J’avais l’impression que le médecin syrien décrivait le roman 1984 d’Orwell. Le monde y est divisé en trois grands blocs (en gros, les Amériques et l’Australie, l’Europe et la Russie, la Chine et le Japon) qui se disputent les territoires restants. Ces trois grandes puissances sont dirigées par différents régimes totalitaires revendiqués comme tels, et s’appuyant sur des idéologies nommées différemment mais fondamentalement similaires.

Tous ces partis sont présentés comme communistes avant leur montée au pouvoir, jusqu’à ce qu’ils deviennent des régimes totalitaires et relèguent les prolétaires, qu’ils prétendaient défendre, au bas de la pyramide sociale. A côté de ces trois blocs subsiste une sorte de «Quart-monde» constitué grosso modo par l’Afrique du Nord, le Proche-Orient, le Sud-Est asiatique. Le contrôle de ce territoire, ainsi que celui de l’Antarctique, justifie officiellement la guerre perpétuelle entre les trois blocs.

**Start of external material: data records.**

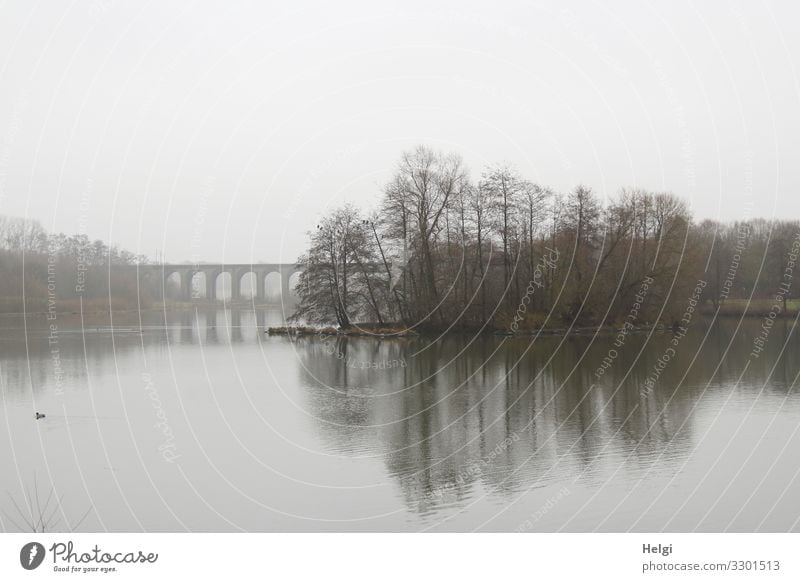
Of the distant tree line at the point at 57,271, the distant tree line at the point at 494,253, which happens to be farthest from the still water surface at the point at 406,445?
the distant tree line at the point at 57,271

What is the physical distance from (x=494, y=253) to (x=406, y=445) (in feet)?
105

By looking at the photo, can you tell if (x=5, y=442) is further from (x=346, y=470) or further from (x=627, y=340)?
(x=627, y=340)

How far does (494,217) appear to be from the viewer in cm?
4578

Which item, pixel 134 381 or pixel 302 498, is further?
pixel 134 381

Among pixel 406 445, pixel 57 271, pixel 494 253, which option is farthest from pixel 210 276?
pixel 406 445

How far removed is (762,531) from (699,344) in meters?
29.3

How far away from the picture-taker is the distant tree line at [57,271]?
51.8 m

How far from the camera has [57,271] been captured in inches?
2435

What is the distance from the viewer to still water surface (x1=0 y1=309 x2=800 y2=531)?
1093 centimetres

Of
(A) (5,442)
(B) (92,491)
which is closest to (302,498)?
(B) (92,491)

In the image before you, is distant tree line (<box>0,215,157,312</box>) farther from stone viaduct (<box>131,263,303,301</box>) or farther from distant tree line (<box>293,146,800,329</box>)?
distant tree line (<box>293,146,800,329</box>)

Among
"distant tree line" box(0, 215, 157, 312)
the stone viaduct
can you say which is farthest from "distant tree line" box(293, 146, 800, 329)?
the stone viaduct

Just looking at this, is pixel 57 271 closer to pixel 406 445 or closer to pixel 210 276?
pixel 210 276

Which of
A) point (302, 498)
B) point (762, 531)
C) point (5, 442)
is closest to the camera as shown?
point (762, 531)
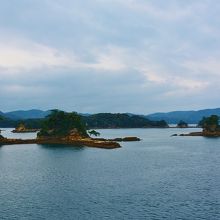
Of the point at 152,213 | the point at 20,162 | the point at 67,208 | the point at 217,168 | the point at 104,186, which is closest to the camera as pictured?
the point at 152,213

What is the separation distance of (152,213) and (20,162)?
82.0 metres

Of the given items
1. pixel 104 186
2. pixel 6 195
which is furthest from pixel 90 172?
pixel 6 195

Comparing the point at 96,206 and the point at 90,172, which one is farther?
the point at 90,172

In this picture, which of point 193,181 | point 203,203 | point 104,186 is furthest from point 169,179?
point 203,203

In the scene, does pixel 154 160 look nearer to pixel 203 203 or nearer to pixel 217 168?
pixel 217 168

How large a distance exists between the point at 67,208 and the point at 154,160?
3040 inches

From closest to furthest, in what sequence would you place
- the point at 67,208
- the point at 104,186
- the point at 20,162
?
the point at 67,208, the point at 104,186, the point at 20,162

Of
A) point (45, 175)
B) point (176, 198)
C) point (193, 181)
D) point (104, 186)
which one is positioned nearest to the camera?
point (176, 198)

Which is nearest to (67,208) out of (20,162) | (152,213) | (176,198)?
(152,213)

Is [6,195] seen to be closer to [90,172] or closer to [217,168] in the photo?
[90,172]

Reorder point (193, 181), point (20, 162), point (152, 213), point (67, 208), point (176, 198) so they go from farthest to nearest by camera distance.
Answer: point (20, 162), point (193, 181), point (176, 198), point (67, 208), point (152, 213)

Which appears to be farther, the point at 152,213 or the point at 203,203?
the point at 203,203

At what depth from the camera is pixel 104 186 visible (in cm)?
8800

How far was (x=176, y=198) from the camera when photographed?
2958 inches
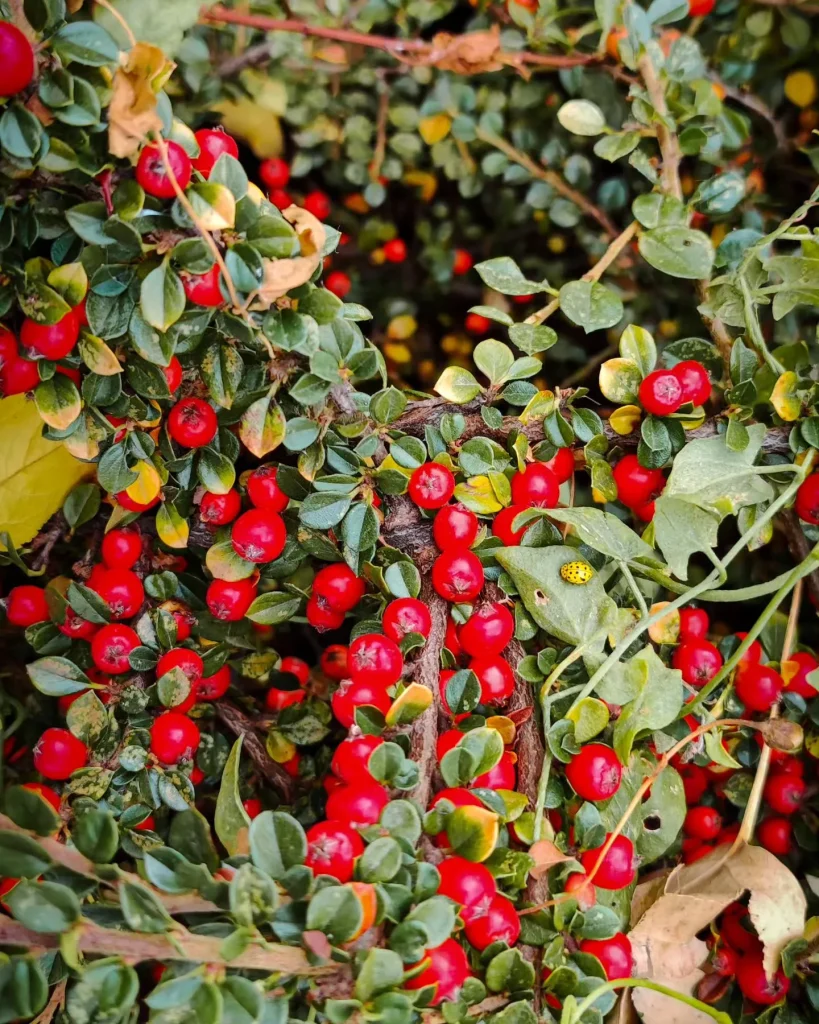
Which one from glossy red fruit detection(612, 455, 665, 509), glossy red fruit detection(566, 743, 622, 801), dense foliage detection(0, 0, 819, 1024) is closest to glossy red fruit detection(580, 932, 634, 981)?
dense foliage detection(0, 0, 819, 1024)

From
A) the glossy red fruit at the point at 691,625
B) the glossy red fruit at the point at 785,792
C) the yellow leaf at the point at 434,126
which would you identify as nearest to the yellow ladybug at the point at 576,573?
the glossy red fruit at the point at 691,625

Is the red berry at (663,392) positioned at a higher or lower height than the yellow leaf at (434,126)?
lower

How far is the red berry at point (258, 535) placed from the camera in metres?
0.82

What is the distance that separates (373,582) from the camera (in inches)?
33.4

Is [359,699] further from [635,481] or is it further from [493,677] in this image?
[635,481]

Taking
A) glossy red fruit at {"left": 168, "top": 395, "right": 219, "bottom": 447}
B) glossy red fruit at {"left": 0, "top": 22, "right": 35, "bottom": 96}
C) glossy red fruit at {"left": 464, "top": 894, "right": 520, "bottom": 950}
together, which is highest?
glossy red fruit at {"left": 0, "top": 22, "right": 35, "bottom": 96}

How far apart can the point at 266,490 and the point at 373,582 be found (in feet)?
0.48

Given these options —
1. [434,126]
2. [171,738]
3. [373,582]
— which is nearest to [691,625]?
[373,582]

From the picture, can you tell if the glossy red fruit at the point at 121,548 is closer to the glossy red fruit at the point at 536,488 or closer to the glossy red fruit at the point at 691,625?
the glossy red fruit at the point at 536,488

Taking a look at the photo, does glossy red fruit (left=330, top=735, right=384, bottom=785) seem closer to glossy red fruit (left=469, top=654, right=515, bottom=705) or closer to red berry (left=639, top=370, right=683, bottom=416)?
glossy red fruit (left=469, top=654, right=515, bottom=705)

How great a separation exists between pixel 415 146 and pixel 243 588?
81 cm

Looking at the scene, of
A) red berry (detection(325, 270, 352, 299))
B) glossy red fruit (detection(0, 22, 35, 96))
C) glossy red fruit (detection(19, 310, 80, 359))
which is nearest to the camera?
glossy red fruit (detection(0, 22, 35, 96))

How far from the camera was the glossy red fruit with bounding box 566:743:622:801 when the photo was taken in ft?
2.52

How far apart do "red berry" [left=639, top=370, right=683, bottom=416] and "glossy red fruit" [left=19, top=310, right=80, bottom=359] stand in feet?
1.89
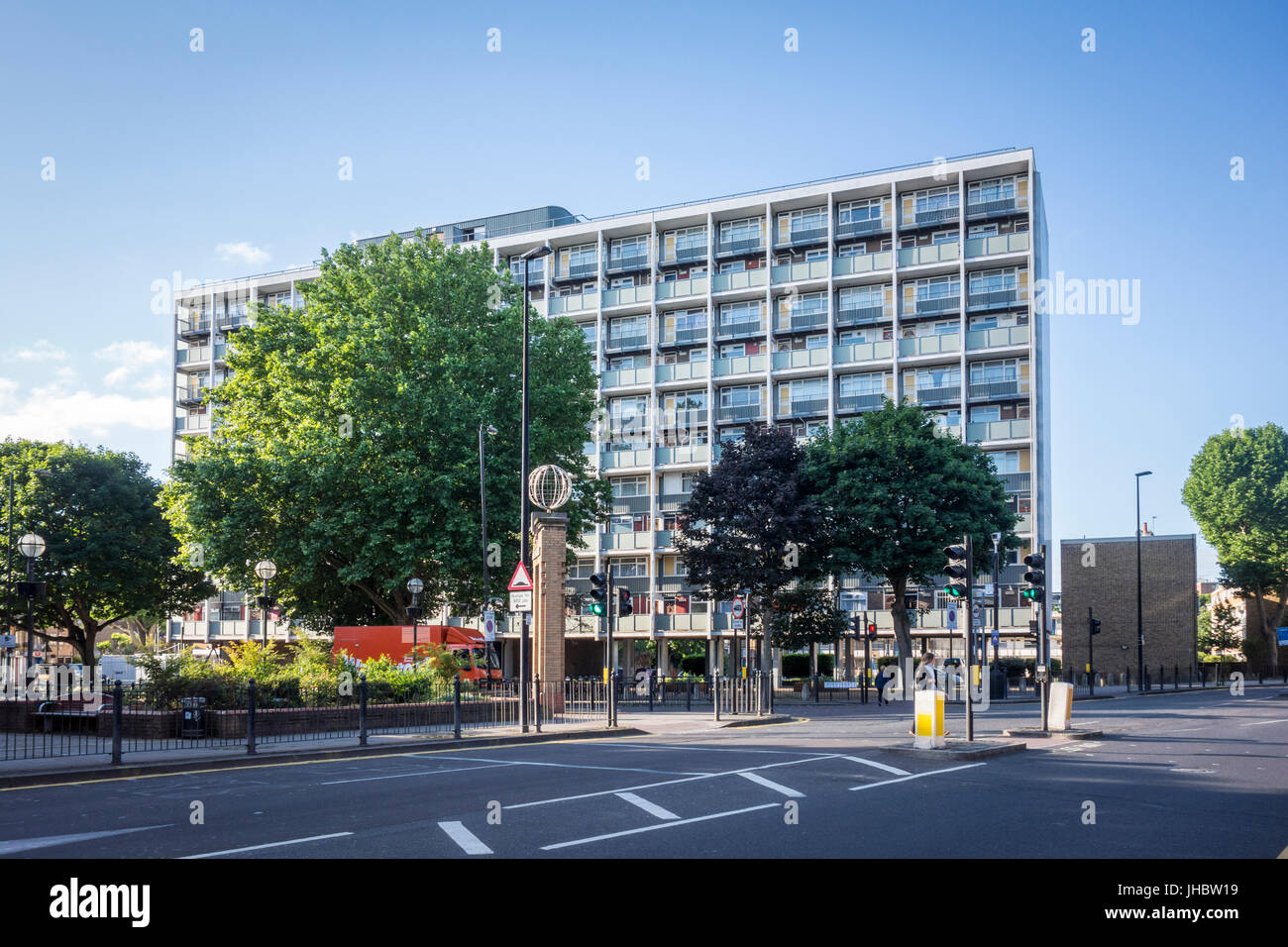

C’est effrayant, on y est. Trois blocs se font une guerre économique et géostratégique sans merci: les Etats-Unis, la Russie et la Chine. La Syrie représente le terrain de jeu des grandes puissances. Internet, quasiment dirigé par le géant Google, les réseaux sociaux, les divers systèmes de connexion permettent de surveiller les habitant-e-s de la Planète, c’est le nouveau «Big Brother». Le peuple suisse vient d’accepter la nouvelle loi sur le Renseignement dont les dérives ne vont pas tarder. Les prolétaires de tous les pays sont les grands perdants de ces luttes de pouvoir, qui favorisent les plus riches à leurs dépens. La mondialisation a accentué les disparités, les usines ferment ici pour donner du travail là où c’est moins cher parce que les gens sont traités comme des esclaves, ainsi que le montre si bien le film Merci patron de François Ruffin.

Deux exemples suisses. L’assurance-maladie est un système injuste puisque les pauvres comme les riches paient les mêmes primes. Il faudrait les adapter aux moyens financiers de chacun-e. Or, elles augmentent chaque année avec une régularité de métronome, étouffant peu à peu la classe moyenne et poussant les plus pauvres vers l’aide sociale, alors que les plus riches sont affectés par ces hausses comme le serait un éléphant d’une mouche. Le taux de cotisation à l’AVS, système juste de répartition, n’a pas été augmenté depuis 1975 et se situe à toujours 8,4%, alors que le pourcentage prélevé sur les salaires pour le 2e pilier, système de capitalisation moins solidaire, a passé à 18% en moyenne et devrait continuer à augmenter. Mais le peuple suisse a balayé le projet d’augmentation de l’AVS.

Dans tous ces cas de figure: rémunération du travail, charges familiales, rentes vieillesse, conflits armés, surveillance, les femmes sont les plus touchées. Un cercle infernal.